PROJECT SUMMARY/ABSTRACT Myocardial infarction (MI) predisposes patients to ventricular tachycardia/fibrillation (VT/VF) and sudden cardiac death. After MI, alterations within the cardiac sympathetic nervous system (SNS) have been tightly linked to VT/VF. These alterations include inflammation, structural and functional remodeling within the stellate ganglion, and heterogeneous remodeling of intramyocardial sympathetic nerves in the scar-border zone. These result in enhanced and dysfunctional cardiac sympathetic neurotransmission that lead to VT/VF. Although spinal afferent signaling is enhanced after MI, the arrhythmogenic potential of spinal afferents (via maladaptive interactions with cardiac sympathetic nerves) has not been explored. Based on novel data from our group, the goal of this proposal is to test the hypothesis that chronic enhanced cardiac afferent signaling is the primary driver of sympathetic neural remodeling and dysfunction that causes VT/VF. Pilot studies from our group using epicardial resiniferatoxin (RTX) to deplete cardiac TRPV1 afferents in porcine support the rationale that persistent afferent signaling (beyond the acute ischemic phase) plays a central role in shaping the neural and cardiac substrates that lead to VAs. We will test our hypotheses using novel tools from a multidisciplinary team of investigators in 3 aims, in porcine with MI. In aim 1, we will determine whether post-MI structural, neuroinflammatory, and functional neuronal remodeling within stellate ganglia are caused by persistent TRPV1 afferent signaling. In aim 2, we will determine whether persistent cardiac TRPV1 activation amplifies intramyocardial neurotransmitter release to increase VT/VF risk. This will be accomplished using simultaneous cardiac electrophysiologic mapping and real time in vivo detection of intramyocardial Norepinephrine and neuropeptide Y levels. We will determine whether TRPV1 afferent depletion attenuates arrhythmogenicity by normalizing neurotransmitter release patterns. In aim 3, we will define the optimal site of RTX delivery for clinical management of VT/VF [Epicardial vs. Stellate Ganglion vs. Epidural application]. This will guide clinical translation of afferent neuromodulation. The results of this proposal may shift how arrhythmogenesis is approached after MI, and guide the development of new therapies that prevent altered afferent signaling after MI to fill a major clinical gap.
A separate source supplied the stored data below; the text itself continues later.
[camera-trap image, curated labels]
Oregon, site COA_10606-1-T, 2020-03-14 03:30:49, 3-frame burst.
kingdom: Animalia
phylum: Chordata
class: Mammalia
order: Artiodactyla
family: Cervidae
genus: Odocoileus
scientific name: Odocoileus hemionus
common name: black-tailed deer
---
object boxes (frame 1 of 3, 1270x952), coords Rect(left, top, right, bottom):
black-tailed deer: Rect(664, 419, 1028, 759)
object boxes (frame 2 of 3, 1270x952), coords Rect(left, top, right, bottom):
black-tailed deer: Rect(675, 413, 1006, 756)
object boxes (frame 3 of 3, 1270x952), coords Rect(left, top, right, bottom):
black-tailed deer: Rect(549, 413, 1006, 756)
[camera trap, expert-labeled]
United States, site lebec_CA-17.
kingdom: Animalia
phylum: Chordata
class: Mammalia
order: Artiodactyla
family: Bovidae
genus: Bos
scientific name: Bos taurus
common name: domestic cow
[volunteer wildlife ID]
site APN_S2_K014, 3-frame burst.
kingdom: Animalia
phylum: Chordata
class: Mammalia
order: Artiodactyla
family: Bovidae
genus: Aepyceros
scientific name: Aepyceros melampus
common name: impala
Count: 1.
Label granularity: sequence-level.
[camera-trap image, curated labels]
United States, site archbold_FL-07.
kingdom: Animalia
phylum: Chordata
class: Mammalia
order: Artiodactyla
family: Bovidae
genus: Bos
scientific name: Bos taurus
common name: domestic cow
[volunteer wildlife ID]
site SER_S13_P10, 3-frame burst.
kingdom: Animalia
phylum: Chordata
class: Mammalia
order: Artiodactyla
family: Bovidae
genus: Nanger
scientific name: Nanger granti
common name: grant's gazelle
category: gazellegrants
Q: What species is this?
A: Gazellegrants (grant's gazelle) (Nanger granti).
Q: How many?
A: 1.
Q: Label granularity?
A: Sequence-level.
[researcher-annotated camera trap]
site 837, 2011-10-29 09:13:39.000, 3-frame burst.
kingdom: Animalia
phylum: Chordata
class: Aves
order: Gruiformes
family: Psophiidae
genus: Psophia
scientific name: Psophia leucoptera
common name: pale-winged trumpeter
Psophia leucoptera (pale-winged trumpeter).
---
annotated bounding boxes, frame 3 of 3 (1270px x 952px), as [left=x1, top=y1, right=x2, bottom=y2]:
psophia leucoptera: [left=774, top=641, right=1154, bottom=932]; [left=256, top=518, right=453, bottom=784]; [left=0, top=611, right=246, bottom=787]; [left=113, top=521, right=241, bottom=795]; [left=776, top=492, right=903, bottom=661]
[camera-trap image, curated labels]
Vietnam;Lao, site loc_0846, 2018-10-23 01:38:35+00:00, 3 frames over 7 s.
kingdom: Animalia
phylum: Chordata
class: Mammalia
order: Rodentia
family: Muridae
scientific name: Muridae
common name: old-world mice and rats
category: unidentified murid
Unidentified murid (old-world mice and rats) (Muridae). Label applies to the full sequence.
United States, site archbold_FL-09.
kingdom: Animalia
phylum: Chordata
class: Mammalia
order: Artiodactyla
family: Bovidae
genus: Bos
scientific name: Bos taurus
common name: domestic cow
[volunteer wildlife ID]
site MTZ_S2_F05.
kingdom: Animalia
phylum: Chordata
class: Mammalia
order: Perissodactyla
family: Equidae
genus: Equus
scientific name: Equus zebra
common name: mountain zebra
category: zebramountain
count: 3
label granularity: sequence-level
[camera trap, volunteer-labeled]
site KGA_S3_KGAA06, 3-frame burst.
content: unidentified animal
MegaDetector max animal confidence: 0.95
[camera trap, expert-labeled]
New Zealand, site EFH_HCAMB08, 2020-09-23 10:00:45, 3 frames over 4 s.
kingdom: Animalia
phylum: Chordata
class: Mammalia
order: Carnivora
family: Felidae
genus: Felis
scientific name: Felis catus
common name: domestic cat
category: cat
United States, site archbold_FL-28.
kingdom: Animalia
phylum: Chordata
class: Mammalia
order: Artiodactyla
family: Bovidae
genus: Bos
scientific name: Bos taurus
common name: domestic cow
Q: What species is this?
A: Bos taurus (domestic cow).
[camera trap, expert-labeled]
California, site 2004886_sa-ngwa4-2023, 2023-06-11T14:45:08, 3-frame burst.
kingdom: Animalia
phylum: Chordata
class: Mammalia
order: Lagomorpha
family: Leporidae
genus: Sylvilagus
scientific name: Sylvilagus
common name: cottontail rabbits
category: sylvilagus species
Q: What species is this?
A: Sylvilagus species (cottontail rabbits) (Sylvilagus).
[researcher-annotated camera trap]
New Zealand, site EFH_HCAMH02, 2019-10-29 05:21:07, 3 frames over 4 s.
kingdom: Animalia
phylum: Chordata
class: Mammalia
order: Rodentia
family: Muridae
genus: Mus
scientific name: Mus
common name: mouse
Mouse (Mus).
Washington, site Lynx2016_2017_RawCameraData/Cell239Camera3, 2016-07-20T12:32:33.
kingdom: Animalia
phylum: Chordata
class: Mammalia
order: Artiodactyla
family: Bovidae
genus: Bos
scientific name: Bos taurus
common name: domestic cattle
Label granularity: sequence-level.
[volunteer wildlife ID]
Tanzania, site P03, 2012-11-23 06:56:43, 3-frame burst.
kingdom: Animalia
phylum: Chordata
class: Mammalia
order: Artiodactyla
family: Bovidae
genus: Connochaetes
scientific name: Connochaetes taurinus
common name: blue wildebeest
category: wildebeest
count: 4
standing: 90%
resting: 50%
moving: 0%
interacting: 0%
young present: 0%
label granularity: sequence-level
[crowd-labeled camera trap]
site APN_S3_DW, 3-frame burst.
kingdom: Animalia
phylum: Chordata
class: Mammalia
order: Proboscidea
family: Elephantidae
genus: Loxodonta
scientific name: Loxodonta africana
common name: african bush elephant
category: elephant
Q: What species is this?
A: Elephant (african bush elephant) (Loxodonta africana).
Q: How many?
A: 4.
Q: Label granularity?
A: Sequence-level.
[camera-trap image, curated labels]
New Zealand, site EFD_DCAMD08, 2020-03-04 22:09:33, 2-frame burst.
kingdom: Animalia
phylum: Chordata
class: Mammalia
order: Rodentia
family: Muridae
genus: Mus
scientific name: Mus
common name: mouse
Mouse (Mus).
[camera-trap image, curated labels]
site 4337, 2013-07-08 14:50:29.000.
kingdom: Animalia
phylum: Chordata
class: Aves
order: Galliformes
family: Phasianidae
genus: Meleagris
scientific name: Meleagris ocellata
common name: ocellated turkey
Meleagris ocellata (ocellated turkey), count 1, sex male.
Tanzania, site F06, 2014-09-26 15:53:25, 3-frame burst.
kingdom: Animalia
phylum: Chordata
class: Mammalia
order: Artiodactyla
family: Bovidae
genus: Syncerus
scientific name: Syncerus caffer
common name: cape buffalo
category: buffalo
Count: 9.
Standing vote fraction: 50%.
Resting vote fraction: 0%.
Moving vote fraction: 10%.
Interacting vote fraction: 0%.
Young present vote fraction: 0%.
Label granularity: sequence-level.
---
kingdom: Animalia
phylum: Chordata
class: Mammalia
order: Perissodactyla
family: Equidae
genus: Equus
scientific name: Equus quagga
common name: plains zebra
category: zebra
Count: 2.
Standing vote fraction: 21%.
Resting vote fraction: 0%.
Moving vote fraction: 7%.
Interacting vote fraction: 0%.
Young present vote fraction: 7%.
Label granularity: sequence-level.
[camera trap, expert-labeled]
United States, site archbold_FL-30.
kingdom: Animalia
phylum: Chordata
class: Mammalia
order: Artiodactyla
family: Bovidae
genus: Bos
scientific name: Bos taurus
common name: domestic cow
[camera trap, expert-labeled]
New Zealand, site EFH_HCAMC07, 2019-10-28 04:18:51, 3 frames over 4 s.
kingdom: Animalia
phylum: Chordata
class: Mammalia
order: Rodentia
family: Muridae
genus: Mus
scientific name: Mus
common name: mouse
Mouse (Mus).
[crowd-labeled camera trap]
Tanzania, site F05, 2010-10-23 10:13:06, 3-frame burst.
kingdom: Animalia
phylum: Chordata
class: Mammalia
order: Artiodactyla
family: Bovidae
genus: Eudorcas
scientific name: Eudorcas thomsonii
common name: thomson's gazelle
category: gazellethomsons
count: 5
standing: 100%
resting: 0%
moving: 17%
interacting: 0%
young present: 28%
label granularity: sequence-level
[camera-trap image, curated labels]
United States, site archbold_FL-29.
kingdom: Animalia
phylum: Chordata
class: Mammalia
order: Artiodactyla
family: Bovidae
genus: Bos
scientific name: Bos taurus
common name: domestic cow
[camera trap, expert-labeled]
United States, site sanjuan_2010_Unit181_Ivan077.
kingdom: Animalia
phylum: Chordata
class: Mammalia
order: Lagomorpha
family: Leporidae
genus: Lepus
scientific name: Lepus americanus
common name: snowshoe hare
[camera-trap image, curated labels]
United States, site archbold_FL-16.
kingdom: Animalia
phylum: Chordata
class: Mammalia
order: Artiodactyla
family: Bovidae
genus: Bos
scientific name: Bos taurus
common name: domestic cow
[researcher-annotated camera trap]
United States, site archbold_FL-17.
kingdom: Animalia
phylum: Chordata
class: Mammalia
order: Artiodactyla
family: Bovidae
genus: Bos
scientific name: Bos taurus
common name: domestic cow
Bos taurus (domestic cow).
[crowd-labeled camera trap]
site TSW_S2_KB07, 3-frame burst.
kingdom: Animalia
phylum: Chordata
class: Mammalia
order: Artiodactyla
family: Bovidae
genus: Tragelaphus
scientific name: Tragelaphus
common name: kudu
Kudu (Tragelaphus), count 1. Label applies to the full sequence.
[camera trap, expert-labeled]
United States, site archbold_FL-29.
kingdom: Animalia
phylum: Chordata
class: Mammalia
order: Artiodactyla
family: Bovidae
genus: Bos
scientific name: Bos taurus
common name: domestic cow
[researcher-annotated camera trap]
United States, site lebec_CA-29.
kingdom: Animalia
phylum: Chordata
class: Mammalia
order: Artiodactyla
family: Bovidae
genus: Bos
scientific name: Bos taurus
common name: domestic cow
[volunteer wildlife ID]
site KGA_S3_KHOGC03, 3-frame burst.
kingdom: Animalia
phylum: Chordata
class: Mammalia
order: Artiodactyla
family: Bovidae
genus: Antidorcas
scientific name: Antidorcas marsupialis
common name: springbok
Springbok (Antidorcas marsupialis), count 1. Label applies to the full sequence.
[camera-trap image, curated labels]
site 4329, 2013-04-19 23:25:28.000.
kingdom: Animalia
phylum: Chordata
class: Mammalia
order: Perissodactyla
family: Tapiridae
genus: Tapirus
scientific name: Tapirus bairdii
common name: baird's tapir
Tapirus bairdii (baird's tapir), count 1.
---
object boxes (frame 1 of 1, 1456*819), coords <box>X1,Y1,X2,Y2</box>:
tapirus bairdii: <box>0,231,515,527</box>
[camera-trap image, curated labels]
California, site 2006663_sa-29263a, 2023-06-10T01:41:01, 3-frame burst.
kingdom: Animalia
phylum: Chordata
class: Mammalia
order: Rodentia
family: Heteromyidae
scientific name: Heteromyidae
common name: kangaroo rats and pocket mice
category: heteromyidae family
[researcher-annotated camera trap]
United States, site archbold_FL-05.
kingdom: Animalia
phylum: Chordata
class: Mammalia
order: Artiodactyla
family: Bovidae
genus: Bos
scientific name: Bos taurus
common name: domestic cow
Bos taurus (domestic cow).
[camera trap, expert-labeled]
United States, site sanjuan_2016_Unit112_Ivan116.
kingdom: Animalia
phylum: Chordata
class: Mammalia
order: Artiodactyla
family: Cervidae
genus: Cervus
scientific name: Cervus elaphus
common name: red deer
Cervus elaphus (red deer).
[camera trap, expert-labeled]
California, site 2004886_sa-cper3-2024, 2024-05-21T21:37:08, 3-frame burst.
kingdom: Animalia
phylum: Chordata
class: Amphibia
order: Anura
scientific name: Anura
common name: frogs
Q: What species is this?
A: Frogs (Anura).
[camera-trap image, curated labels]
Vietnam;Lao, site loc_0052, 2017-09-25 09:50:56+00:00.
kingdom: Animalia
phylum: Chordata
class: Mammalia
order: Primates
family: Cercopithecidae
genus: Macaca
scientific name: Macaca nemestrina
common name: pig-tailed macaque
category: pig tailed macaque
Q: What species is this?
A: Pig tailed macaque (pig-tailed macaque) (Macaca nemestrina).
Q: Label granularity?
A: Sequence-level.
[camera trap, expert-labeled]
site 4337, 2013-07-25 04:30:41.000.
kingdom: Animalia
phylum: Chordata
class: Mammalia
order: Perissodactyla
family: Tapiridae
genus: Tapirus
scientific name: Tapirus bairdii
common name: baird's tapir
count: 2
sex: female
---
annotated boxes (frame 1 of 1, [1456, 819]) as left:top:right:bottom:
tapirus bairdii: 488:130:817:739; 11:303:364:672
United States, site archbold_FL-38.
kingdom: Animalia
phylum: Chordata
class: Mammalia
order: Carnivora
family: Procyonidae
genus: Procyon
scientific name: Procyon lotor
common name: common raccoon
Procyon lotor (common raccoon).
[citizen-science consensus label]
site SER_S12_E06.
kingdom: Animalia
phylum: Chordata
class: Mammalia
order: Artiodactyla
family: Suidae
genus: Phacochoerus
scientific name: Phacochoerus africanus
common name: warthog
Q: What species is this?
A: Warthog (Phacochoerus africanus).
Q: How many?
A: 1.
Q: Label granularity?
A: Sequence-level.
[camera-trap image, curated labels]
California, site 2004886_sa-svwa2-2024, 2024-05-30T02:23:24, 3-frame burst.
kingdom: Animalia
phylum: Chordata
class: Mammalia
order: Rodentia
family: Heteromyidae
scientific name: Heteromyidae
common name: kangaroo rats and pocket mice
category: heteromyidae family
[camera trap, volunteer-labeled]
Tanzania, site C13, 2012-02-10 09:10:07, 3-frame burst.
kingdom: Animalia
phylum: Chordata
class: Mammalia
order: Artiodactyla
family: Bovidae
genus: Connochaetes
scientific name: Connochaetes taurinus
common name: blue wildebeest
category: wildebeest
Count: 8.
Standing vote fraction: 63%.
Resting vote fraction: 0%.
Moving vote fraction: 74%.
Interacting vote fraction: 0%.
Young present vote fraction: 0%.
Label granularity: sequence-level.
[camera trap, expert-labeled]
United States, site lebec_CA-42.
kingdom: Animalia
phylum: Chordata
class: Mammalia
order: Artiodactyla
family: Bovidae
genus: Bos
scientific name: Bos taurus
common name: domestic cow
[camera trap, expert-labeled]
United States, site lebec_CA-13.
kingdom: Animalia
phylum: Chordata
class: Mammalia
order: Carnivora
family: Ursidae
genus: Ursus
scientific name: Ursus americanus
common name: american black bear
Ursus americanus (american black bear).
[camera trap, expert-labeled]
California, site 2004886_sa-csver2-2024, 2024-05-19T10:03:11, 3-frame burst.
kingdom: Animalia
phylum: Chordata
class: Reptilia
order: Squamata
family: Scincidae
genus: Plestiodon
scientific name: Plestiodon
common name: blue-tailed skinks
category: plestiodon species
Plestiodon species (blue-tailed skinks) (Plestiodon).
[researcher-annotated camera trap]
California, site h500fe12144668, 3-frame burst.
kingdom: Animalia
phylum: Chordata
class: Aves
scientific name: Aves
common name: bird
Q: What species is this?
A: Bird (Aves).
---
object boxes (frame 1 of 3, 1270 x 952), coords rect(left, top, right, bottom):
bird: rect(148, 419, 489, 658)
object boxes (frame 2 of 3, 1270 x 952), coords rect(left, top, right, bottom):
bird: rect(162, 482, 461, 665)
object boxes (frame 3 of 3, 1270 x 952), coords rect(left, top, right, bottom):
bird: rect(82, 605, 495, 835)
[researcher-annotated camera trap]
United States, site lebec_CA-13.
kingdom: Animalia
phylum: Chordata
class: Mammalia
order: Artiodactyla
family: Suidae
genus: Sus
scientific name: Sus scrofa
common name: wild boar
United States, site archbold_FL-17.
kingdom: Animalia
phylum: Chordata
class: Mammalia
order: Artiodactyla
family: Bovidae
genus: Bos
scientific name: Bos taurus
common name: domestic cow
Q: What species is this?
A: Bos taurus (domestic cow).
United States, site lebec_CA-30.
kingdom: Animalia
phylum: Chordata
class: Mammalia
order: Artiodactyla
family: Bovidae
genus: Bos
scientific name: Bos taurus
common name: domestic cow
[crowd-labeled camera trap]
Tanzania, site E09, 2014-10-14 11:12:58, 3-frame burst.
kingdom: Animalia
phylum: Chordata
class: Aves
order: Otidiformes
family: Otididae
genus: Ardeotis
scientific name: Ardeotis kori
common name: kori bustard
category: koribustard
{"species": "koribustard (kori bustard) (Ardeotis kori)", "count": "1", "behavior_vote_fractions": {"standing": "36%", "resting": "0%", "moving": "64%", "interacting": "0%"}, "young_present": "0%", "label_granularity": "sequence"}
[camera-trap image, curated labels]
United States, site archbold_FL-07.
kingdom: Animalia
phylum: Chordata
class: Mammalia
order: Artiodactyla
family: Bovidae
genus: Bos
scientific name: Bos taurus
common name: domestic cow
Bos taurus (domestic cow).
项目摘要/摘要 心肌梗死(MI)使患者容易发生室性心动过速/室颤(VT/VF)和猝发 心源性死亡。心肌梗死后，心脏交感神经系统(SNS)内的变化一直很紧密 链接到VT/VF。这些改变包括炎症、星状核内的结构和功能重塑。 神经节和瘢痕边缘带内交感神经的异质性重构。 这些导致心脏交感神经传递增强和功能障碍，从而导致室速/室颤。 尽管心肌梗死后脊髓传入信号增强，但脊髓传入的心律失常诱发电位(VIA) 与心脏交感神经的不适应相互作用)尚未被探索。基于来自 我们小组的目标是验证慢性增强的心脏传入信号是 交感神经重塑和功能障碍的主要驱动力，导致室速/室颤。 我们小组使用心外膜树脂毒素(RTX)耗尽心脏TRPV1传入神经的初步研究 猪支持持续性传入信号(急性缺血期以外)发挥作用的理论基础 在形成导致VAS的神经和心脏底物方面发挥核心作用。我们将使用以下工具来测试我们的假设 来自3个目标的多学科调查团队的新工具，在猪与心肌梗死。在目标1中，我们将 确定心肌梗死后星状核内结构、神经炎性和功能性神经元重构 神经节是由持续的TRPV1传入信号引起的。在目标2中，我们将确定持久化 心脏TRPV1的激活增加了心肌内神经递质的释放，从而增加了VT/VF的风险。这将是 使用同步心脏电生理标测和活体实时检测 心肌内去甲肾上腺素和神经肽Y水平。我们将确定TRPV1是否传入 耗竭通过使神经递质的释放模式正常化来减少心律失常的发生。在《目标3》中，我们将 确定RTX应用于VT/VF临床治疗的最佳部位[心外膜神经节与星状神经节对比。 硬膜外应用]。这将指导临床对传入神经调节的翻译。这项提议的结果是 可能改变心肌梗死后发生心律失常的方式，并指导开发新的治疗方法 防止心肌梗塞后传入信号的改变，以填补一个主要的临床空白。